::: THE RECORDS :::
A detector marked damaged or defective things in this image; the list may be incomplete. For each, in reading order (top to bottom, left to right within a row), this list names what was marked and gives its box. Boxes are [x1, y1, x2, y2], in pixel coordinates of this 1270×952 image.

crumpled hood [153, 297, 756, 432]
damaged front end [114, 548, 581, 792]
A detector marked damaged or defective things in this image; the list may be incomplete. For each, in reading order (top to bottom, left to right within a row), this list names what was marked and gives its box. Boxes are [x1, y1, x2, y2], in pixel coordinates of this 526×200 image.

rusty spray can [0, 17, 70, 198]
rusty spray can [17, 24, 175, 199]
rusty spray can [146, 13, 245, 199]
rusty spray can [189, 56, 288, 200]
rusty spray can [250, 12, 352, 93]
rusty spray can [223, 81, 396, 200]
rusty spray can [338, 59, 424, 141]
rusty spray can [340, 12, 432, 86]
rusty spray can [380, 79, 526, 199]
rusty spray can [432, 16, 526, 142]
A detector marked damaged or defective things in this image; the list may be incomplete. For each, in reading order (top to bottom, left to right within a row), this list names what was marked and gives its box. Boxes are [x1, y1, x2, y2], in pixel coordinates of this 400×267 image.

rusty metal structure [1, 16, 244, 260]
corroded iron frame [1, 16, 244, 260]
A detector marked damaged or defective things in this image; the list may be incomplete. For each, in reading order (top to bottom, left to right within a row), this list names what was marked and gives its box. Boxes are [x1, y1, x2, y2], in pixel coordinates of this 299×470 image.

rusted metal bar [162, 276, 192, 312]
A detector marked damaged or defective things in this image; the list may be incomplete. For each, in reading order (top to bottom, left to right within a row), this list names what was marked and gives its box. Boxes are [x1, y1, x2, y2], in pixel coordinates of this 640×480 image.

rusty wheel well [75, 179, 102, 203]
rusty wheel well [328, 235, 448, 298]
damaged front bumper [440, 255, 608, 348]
:::
- **PROBLEM DESCRIPTION**:
Copy all of the records above line for line, without changing any character.

- **FINISHED TASK**:
A detector marked damaged or defective things in this image; the list may be incomplete. For each, in reading order (top to bottom, left to right within a row), this list names what was marked and gives its box. Boxes are [x1, y1, x2, y2], in pixel coordinates of this 1270×952 image.

crumpled hood [153, 297, 756, 432]
damaged front end [114, 548, 581, 792]
A detector marked damaged or defective things in this image; the list may be incomplete. For each, in reading order (top to bottom, left to right within a row), this list names what was marked and gives its box. Boxes are [x1, y1, x2, y2], in pixel coordinates of this 526×200 image.

rusty spray can [0, 17, 70, 198]
rusty spray can [17, 24, 175, 199]
rusty spray can [146, 13, 245, 199]
rusty spray can [189, 56, 288, 200]
rusty spray can [250, 12, 352, 93]
rusty spray can [223, 81, 396, 200]
rusty spray can [338, 59, 424, 141]
rusty spray can [340, 12, 432, 86]
rusty spray can [380, 79, 526, 199]
rusty spray can [432, 16, 526, 142]
A detector marked damaged or defective things in this image; the list may be incomplete. For each, in reading order (top to bottom, left to right within a row), this list names what was marked and gives its box. Boxes are [x1, y1, x2, y2], in pixel coordinates of this 400×267 image.

rusty metal structure [1, 16, 244, 260]
corroded iron frame [1, 16, 244, 260]
A detector marked damaged or defective things in this image; the list may be incomplete. For each, in reading order (top to bottom, left to right within a row), this list names what was marked and gives its box. Boxes are [x1, y1, x2, y2], in pixel coordinates of this 299×470 image.

rusted metal bar [162, 276, 192, 312]
A detector marked damaged or defective things in this image; the list may be incomplete. For each, in reading order (top to bottom, left to right within a row), this list names what was marked and gives its box. Boxes are [x1, y1, x2, y2], in pixel coordinates of this 640×480 image.

rusty wheel well [75, 179, 102, 203]
rusty wheel well [328, 235, 448, 298]
damaged front bumper [440, 255, 608, 348]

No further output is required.